The cannonball tops, are parted off with one end held in a chuck, then sanded.


----------



## Blondewood (Mar 30, 2009)

BryanatWoodstock said:


> *turning using Vega copier on General lathe*
> 
> This queen size bed in oak is for my son and D.I.L.. I picked up 6/4 and 8/4 oak for the bed. Bed posts are laminated up and planed to 5&1/2" square.
> 
> ...


Hey Bry,
Awesome job as always. Love the tutorial. It's gonna be a wonderful bed.


----------



## nccherokee (May 15, 2011)

BryanatWoodstock said:


> *turning using Vega copier on General lathe*
> 
> This queen size bed in oak is for my son and D.I.L.. I picked up 6/4 and 8/4 oak for the bed. Bed posts are laminated up and planed to 5&1/2" square.
> 
> ...


Great, Great work. I was recently given, by a retired shop teacher of 40 years, a 12' wood lathe. In reviewing your wonderful article, I wonder how I could turn 4 poster beds posts on my lathe in one piece? Thanks for your work, help and tutorial. As I have a Wood-Mizer sawmill, I could saw all the parts as well.


----------



## BryanatWoodstock (Oct 31, 2012)

BryanatWoodstock said:


> *turning using Vega copier on General lathe*
> 
> This queen size bed in oak is for my son and D.I.L.. I picked up 6/4 and 8/4 oak for the bed. Bed posts are laminated up and planed to 5&1/2" square.
> 
> ...


You could do it as 2 pieces, with the ball finial separate. Do a practice piece or 2 to get familiar with turning a post this size. 1st 4 poster bedpost I made 20 yrs. ago I glued up 2×6 cedar from a demolished fence for practice blanks. That was a 3 piece post also.


----------



## nccherokee (May 15, 2011)

BryanatWoodstock said:


> *turning using Vega copier on General lathe*
> 
> This queen size bed in oak is for my son and D.I.L.. I picked up 6/4 and 8/4 oak for the bed. Bed posts are laminated up and planed to 5&1/2" square.
> 
> ...


Good ideas. Thanks


----------



## BryanatWoodstock (Oct 31, 2012)

*2 piece bed roll , drilling *

Turned a 1 & 1/2" x 2" long pin on one piece, drilled in the lathe with a forstner bit on lowest speed. Used my lathe chuck to grip the turning. Trying grain filler on the oak.


----------



## BryanatWoodstock (Oct 31, 2012)

*dealing with transition flat to round.*

I have the mid post turnings sanded, and moved on to the bottom post. On the corners, I don't use lathe chisels on the very outside edge for fear of a catch , .. I use a 60 grit disc and and rotate the turning by hand. The Rotex in aggressive mode does a quick job of it. Next, to crisp up the flat face and turned edges, a trip across the jointer. That eliminates the small chip outs.


----------



## BryanatWoodstock (Oct 31, 2012)

*Drilling parts.*

Got the holes drilled. With the new lathe chuck, using it to hold & drive the turnings. I make sure that the turning will rotate against the bit, then start lathe on lowest setting. I advance the drill bit till the drill chuck starts to enter the hole. The turned Pins are 2& 1/4" long. New post design compared to the Ash bed I built a yr ago. Mattress height is 4&1/2" lower, or 13"& 1/2" off floor.
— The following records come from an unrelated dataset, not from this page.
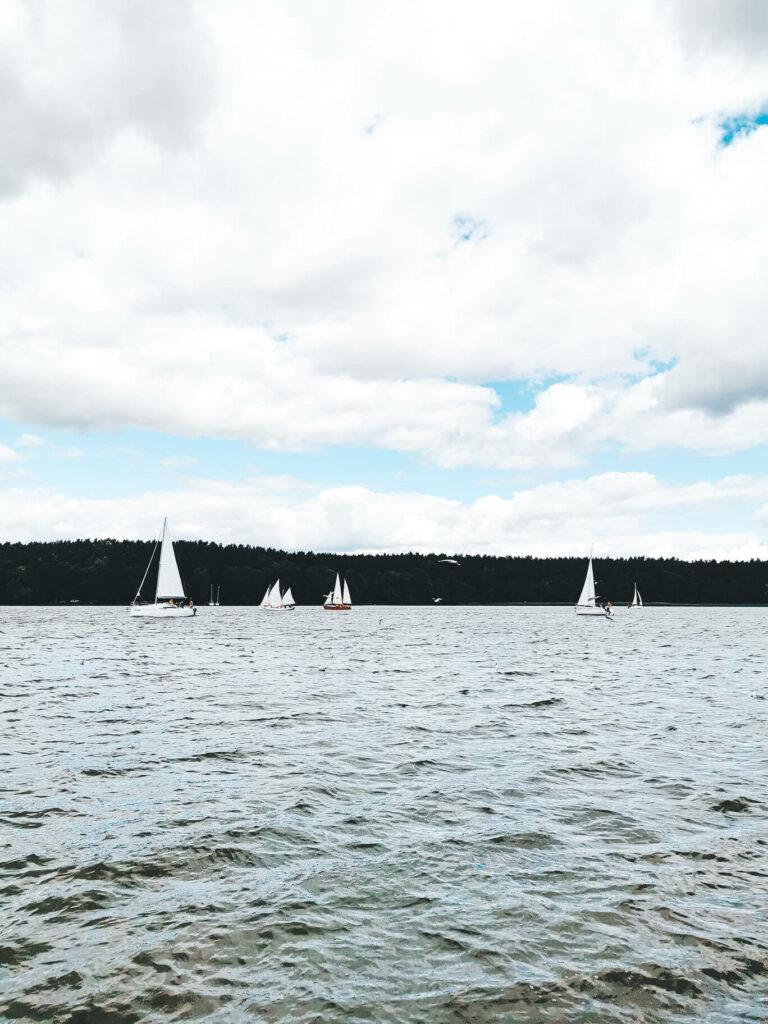 Żaglówki na jeziorze, Mazury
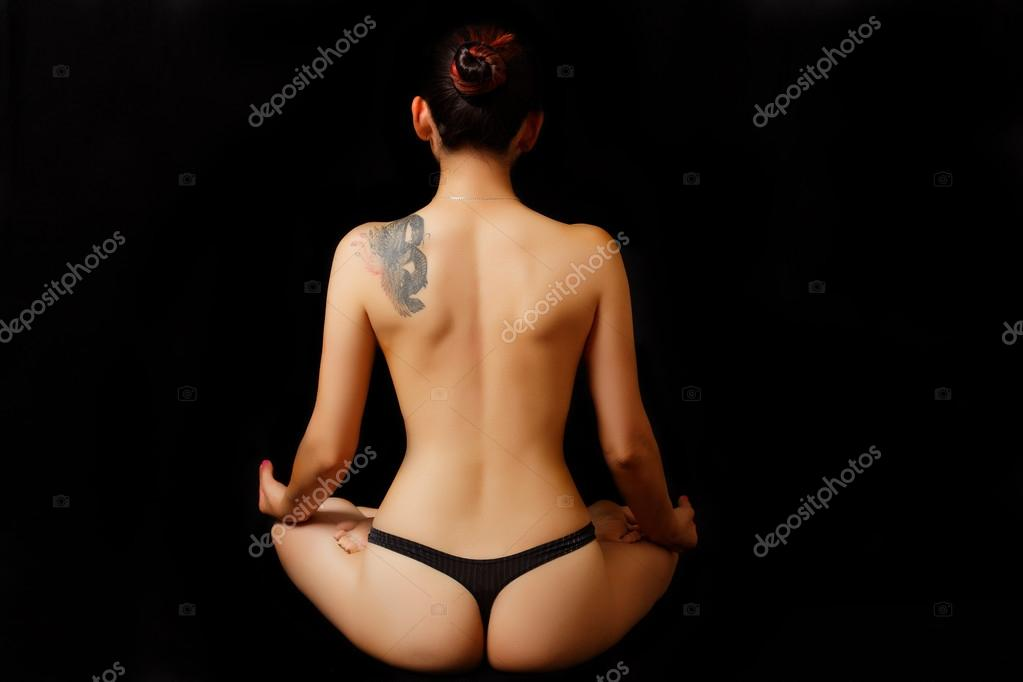 nude-female-on-their-back-claudia-marie-nude-naked-pussy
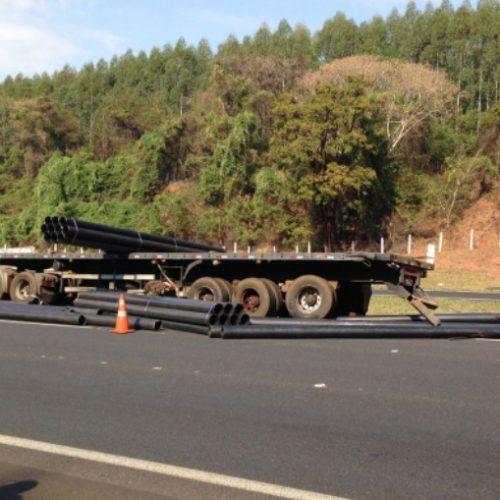 REGIÃO: Acidente com caminhões interdita faixa da rodovia Anhanguera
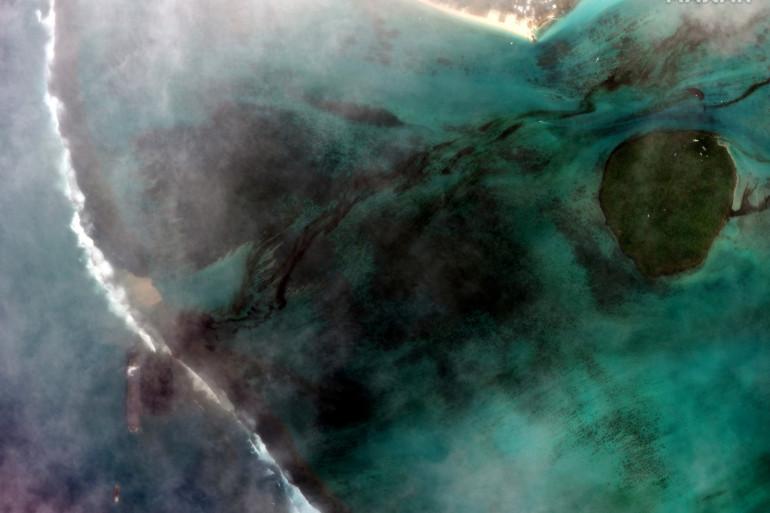 Des hydrocarbures s'écoulent sur la côte sud-est de l'île Maurice.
D.I.L. wanted bed lower to floor, hope this is enough.


----------



## BryanatWoodstock (Oct 31, 2012)

*cleaning up square to round transition*

I take a 1/16" pass on the jointer to crisp up the turned edge.


----------



## BryanatWoodstock (Oct 31, 2012)

*Headboard*

using 6/4 for the head board. Design as I go, decided to use the 11" planks full size , against the taller bed post. Looks like the headboard will be 4" taller than the last bed I made like this.








12"jointer getting some use!








planed and jointed








glue up , need long clamps.


----------



## BryanatWoodstock (Oct 31, 2012)

*tenons, arch decoration*

cut the 2" Long x 3/4" tenons with the dado blade. 








Made a jig to draw the arch on 4/4 stock








sanded panel








sanded inside curve of arch








4 passes with a multi profile bit








clamped up!


----------



## BryanatWoodstock (Oct 31, 2012)

*Mortises!*

Hauled out the floor mortiser today,








top tenon has been tapered to 3/4" 








hand plane to fit 








then trace for top mortise, cut 1/16" extra on top and bottom








I made 2 V blocks same width as bottom post to hold mid section centred








fitting good








The 1/16" gap for seasonal movement in headboard








test fit








2 more hrs in the shop this afternoon, I got the mortises cut for the footboard, and the holes drilled for the bed roll.


----------



## BryanatWoodstock (Oct 31, 2012)

*routing for bed rail hangers*

I made up a jig for the colt router to accurately cut width and depth for the hangers.








I use another trim router to cut relief slots for the hooks
















By adding a spacer block to the jig, cut the mortise on the ends of the bed rails.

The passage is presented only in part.